The U.S. Supreme Court agreed to consider new constraints on class-action lawsuits, accepting an appeal from a Travelers Cos. (TRV:US) unit in an Arkansas dispute over homeowners-insurance claims.
The case turns on what the U.S. Chamber of Commerce contends is an abusive tactic used by plaintiffs’ attorneys to steer cases into friendly state courts. Under the disputed approach, plaintiffs’ lawyers agree not to seek more than $5 million -- the threshold that sends class-action suits to federal court, where corporate defendants often fare better.
That helps the attorneys and people serving as class representatives to claim most of any award, according to the Chamber of Commerce. The group says defendants lose procedural protections they would get in federal court and people who might be included in the class are denied the prospect of a larger award.
The approach “allows putative class representatives to circumvent congressionally imposed protections simply by betraying the class they purport to represent,” the Chamber of Commerce argued in court papers.
The Supreme Court has proven receptive to past accusations of abuse of the litigation system.

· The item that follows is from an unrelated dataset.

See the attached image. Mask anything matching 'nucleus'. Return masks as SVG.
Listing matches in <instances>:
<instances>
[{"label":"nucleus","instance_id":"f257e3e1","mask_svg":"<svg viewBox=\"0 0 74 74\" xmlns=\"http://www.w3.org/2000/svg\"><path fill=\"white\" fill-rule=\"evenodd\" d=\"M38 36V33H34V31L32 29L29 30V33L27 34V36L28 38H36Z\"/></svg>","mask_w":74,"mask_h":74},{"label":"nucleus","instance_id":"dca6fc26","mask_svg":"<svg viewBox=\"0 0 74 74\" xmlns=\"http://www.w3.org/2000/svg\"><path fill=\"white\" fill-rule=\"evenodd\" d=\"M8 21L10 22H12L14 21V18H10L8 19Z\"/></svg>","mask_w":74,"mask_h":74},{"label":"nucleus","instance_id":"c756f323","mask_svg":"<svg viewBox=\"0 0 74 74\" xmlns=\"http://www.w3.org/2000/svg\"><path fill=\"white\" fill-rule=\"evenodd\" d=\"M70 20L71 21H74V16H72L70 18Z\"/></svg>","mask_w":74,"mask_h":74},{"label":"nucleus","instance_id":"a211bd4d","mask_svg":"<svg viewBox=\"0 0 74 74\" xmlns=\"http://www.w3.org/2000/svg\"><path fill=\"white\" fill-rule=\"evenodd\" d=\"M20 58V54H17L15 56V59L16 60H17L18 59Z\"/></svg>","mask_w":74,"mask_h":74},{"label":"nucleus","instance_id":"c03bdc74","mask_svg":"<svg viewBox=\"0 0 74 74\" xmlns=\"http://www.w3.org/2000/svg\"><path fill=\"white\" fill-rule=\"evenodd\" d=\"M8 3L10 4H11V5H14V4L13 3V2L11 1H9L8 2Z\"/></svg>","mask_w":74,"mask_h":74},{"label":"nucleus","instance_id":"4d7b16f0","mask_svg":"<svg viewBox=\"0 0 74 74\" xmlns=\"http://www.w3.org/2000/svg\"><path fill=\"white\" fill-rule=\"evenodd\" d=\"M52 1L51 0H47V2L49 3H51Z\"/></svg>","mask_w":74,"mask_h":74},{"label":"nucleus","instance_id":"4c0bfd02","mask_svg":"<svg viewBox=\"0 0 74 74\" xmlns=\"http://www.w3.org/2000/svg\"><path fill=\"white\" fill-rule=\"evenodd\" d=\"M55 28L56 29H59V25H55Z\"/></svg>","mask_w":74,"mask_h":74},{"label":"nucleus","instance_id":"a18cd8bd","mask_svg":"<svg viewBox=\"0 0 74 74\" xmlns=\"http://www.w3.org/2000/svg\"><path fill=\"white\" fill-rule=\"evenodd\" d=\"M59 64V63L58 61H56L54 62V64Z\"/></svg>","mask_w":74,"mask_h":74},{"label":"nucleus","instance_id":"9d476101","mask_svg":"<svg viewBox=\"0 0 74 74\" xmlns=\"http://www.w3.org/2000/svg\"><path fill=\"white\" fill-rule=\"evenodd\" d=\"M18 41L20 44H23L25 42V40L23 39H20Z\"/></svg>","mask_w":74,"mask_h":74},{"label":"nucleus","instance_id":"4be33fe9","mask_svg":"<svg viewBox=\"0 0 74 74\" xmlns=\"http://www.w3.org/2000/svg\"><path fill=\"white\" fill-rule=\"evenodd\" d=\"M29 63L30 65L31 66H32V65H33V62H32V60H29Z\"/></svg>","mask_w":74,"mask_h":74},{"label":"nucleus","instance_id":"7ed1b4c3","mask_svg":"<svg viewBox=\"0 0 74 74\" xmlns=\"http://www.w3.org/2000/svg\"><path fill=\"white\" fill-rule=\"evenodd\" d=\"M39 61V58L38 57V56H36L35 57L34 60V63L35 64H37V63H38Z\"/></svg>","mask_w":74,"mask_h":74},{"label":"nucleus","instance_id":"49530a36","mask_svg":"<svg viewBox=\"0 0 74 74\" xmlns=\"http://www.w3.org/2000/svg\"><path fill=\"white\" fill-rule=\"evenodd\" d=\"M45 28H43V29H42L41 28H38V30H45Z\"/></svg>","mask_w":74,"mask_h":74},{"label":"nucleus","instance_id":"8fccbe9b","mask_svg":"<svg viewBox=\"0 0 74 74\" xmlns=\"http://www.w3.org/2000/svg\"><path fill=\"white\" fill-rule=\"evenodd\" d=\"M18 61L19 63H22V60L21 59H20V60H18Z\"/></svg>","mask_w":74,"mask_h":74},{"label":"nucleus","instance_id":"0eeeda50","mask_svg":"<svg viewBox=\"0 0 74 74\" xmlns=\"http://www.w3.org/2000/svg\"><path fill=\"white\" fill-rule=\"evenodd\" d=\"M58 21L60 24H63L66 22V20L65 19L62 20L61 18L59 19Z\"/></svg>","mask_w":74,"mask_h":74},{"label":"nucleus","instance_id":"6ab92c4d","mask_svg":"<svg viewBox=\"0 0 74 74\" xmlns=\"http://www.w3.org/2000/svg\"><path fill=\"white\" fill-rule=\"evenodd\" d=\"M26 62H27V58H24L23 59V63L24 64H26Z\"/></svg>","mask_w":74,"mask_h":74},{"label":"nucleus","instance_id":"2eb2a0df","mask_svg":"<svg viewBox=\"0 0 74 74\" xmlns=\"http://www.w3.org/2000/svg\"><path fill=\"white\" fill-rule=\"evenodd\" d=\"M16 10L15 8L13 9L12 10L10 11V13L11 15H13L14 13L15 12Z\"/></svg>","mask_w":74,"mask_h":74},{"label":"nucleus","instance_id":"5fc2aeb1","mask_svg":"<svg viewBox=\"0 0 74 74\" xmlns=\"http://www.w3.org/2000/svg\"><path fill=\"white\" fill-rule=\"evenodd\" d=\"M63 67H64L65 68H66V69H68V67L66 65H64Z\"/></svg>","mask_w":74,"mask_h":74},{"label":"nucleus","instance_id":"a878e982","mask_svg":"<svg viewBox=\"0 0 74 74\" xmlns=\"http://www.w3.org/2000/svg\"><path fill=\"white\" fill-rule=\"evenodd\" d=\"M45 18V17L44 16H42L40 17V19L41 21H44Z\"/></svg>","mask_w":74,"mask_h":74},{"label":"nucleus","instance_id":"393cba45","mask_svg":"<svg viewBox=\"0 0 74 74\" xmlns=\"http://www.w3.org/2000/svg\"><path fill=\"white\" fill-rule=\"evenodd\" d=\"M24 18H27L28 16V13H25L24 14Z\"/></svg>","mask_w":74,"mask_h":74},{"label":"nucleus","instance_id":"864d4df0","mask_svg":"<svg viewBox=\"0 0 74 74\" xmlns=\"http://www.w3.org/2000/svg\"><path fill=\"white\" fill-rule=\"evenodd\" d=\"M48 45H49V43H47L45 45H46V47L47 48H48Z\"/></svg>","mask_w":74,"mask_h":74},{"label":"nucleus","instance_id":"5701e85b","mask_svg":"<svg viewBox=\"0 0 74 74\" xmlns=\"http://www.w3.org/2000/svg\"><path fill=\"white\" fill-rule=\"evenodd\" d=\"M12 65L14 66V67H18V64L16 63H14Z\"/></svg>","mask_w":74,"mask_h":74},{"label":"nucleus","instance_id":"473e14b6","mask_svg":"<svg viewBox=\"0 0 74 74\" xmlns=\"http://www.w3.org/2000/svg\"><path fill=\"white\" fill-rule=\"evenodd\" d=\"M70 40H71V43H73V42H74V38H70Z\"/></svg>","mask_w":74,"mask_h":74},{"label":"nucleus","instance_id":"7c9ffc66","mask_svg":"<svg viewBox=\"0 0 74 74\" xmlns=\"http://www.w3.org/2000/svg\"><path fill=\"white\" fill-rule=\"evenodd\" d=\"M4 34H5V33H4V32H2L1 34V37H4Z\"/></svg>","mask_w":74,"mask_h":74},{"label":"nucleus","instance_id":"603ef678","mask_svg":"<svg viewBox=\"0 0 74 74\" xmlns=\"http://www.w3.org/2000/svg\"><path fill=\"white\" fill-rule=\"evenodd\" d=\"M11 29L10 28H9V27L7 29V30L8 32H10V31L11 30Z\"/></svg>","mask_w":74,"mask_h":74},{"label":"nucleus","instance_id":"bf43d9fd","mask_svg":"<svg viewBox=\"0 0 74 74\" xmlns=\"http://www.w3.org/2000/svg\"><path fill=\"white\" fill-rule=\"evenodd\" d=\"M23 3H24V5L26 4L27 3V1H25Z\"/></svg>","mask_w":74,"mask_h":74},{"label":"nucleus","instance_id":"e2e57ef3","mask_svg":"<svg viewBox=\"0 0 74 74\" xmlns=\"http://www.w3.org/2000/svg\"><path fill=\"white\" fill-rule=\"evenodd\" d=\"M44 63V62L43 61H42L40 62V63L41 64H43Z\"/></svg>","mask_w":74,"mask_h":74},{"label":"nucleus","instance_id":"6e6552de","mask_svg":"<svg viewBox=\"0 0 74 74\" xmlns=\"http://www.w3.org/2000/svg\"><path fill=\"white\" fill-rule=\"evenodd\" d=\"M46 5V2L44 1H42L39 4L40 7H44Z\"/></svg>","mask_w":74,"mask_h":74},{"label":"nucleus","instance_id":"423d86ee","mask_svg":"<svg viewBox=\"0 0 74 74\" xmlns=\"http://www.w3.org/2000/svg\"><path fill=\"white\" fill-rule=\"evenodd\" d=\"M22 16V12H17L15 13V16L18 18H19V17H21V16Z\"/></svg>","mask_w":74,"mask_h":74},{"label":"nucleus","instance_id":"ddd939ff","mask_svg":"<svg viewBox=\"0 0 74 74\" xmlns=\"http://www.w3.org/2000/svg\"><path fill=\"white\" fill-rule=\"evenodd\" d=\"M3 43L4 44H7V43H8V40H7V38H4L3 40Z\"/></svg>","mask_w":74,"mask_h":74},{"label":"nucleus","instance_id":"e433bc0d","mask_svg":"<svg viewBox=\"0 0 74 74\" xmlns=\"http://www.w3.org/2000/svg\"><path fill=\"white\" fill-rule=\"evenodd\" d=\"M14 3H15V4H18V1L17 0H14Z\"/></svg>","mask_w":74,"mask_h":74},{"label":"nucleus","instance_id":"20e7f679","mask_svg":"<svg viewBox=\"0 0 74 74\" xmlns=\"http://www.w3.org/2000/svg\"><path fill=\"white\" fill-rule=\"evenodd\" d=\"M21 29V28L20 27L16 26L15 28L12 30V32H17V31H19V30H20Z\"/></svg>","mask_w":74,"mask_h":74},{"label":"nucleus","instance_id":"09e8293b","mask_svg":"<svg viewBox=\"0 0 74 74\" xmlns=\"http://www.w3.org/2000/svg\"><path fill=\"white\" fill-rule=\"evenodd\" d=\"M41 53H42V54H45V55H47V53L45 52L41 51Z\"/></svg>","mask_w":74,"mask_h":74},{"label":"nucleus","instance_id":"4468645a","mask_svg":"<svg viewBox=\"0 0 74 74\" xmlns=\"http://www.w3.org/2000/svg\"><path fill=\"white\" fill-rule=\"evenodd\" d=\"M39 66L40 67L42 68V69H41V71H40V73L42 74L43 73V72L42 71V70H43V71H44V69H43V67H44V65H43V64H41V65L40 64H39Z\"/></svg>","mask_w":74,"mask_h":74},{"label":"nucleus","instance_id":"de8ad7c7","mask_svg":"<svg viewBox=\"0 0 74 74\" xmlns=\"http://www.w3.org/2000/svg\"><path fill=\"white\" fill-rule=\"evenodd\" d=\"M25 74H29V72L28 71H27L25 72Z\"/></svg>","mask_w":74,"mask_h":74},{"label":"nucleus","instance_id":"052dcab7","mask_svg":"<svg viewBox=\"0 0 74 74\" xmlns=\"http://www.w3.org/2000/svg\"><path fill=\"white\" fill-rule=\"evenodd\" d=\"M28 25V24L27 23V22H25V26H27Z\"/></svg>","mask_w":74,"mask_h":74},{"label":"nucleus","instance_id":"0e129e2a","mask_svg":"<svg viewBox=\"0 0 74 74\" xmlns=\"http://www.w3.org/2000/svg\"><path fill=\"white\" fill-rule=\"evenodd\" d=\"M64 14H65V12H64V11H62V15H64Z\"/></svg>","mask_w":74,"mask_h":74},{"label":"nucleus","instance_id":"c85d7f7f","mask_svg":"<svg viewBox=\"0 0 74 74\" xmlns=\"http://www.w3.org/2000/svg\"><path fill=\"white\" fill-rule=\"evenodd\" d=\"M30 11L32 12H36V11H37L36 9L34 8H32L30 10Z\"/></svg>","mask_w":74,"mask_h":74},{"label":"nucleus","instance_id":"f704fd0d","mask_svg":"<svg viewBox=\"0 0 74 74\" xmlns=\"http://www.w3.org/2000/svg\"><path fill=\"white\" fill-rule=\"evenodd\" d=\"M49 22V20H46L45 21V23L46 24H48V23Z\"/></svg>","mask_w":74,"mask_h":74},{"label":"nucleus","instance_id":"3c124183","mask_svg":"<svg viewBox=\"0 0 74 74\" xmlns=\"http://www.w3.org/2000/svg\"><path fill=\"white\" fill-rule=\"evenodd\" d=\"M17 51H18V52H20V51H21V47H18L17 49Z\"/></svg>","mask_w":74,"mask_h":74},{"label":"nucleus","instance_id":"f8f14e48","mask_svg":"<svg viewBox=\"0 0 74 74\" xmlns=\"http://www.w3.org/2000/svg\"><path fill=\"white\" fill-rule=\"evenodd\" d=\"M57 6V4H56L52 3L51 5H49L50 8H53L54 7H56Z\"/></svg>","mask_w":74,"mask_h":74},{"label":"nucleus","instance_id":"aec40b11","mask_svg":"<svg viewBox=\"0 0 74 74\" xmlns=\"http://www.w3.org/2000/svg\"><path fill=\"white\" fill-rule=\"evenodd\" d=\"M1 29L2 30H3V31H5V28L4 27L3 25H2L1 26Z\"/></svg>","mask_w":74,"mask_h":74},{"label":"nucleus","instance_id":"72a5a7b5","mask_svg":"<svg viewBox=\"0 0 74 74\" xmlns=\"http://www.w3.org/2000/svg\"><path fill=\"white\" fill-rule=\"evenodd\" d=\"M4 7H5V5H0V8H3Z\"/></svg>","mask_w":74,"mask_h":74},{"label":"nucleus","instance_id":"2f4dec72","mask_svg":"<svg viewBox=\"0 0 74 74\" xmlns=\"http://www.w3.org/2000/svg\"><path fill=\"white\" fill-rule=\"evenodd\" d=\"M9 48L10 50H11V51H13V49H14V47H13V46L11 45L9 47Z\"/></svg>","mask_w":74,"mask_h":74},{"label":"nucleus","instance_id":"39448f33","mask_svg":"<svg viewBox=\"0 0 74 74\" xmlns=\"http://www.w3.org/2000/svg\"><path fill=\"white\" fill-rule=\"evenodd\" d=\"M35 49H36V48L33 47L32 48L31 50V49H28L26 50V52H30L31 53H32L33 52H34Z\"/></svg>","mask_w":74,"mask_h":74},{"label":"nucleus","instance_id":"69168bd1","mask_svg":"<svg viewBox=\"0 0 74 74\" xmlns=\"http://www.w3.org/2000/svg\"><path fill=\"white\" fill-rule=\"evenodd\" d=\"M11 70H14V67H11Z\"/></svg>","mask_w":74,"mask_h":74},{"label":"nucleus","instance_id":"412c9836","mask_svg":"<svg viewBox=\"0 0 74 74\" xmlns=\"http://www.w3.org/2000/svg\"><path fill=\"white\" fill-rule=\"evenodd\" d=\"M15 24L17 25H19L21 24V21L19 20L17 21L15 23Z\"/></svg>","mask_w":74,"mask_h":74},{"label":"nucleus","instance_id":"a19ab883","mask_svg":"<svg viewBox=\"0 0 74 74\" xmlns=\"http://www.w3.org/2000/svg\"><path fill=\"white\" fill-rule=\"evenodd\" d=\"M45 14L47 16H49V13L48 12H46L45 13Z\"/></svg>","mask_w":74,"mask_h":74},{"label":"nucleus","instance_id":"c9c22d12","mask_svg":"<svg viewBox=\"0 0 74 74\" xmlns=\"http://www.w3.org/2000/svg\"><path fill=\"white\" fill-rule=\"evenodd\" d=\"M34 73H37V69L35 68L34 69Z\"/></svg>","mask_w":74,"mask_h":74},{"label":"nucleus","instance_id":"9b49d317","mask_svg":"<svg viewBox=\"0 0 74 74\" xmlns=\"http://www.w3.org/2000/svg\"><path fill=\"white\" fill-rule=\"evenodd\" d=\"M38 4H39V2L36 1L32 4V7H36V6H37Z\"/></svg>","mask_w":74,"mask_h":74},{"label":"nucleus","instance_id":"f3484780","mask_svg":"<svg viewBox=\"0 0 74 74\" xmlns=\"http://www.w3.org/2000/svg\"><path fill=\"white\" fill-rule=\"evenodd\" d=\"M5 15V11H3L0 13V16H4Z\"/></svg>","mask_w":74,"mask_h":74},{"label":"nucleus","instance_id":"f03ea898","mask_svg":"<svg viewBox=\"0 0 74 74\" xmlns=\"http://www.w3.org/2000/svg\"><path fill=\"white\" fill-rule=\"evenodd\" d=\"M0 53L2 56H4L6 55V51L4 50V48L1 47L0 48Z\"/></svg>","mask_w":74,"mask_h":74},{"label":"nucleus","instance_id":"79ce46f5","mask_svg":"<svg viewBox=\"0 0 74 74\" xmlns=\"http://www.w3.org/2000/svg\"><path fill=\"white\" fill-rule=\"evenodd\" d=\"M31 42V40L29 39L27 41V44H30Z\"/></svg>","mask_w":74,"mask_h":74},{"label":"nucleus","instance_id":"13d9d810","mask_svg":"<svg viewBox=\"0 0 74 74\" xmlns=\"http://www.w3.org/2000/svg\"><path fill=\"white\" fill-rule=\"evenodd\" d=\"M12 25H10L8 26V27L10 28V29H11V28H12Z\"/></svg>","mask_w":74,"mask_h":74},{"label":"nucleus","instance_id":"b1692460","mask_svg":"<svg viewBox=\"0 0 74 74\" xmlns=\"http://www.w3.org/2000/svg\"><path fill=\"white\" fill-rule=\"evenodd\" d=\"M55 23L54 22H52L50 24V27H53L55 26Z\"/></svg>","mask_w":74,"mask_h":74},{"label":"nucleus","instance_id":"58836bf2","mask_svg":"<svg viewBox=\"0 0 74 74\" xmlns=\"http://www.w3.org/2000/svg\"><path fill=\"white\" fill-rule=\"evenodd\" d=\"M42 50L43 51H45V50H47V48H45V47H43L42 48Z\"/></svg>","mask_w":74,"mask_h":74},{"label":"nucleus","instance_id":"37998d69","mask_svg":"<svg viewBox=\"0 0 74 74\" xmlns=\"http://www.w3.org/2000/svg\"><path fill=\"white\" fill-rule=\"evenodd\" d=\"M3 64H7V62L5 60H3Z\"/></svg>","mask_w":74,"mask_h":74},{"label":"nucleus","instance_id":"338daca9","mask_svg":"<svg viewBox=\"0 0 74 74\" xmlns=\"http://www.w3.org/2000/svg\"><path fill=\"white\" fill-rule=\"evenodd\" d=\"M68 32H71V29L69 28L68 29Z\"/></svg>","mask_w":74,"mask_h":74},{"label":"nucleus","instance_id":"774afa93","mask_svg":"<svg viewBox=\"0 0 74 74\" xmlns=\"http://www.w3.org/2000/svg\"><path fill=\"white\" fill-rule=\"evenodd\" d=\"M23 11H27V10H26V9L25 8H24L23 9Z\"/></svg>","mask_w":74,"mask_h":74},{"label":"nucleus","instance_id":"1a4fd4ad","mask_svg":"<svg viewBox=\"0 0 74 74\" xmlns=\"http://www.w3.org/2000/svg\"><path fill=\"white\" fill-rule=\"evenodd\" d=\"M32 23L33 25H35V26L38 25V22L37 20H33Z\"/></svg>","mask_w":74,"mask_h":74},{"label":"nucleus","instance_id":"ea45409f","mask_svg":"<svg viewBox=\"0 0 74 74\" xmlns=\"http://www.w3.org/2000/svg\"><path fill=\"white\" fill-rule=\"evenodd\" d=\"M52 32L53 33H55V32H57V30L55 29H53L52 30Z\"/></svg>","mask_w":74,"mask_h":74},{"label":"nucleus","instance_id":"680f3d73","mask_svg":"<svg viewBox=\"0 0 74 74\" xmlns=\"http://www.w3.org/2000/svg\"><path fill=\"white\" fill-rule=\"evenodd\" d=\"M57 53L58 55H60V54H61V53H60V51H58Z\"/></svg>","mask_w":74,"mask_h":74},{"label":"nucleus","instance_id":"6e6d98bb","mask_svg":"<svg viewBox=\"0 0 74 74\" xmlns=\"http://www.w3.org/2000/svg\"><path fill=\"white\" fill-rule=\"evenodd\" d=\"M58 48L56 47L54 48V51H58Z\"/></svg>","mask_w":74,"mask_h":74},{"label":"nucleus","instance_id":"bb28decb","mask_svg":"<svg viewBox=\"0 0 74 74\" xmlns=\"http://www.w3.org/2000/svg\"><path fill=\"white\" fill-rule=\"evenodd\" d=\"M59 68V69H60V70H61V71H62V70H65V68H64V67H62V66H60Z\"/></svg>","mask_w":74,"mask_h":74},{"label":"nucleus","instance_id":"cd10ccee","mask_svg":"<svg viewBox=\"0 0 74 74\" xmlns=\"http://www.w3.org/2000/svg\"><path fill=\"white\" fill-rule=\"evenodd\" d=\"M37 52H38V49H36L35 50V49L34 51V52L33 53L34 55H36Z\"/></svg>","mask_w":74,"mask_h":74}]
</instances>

In 2011 the court rejected an effort to sue Wal-Mart Stores Inc. (WMT:US) for discrimination on behalf of potentially a million female workers.
In the case granted review today, Travelers’s Standard Fire Insurance unit is accused of failing to fully reimburse losses. The lawsuit puts total damages, including attorney’s fees, at less than the $5 million threshold for federal class-action suits set by a 2005 law.
A lawyer representing those suing Standard Fire, Jonathan Massey, argued in court papers that a voluntary damage limit “avoids the risks of enormous class-action judgments that Standard Fire argues motivated the enactment” of the 2005 law, the Class Action Fairness Act.
A federal trial judge in Arkansas said the voluntary limit on damages meant the case belonged in state court. A federal appeals court in St. Louis then said Standard Fire couldn’t appeal at that stage in the litigation.
The case is Standard Fire v. Knowles, 11-1450.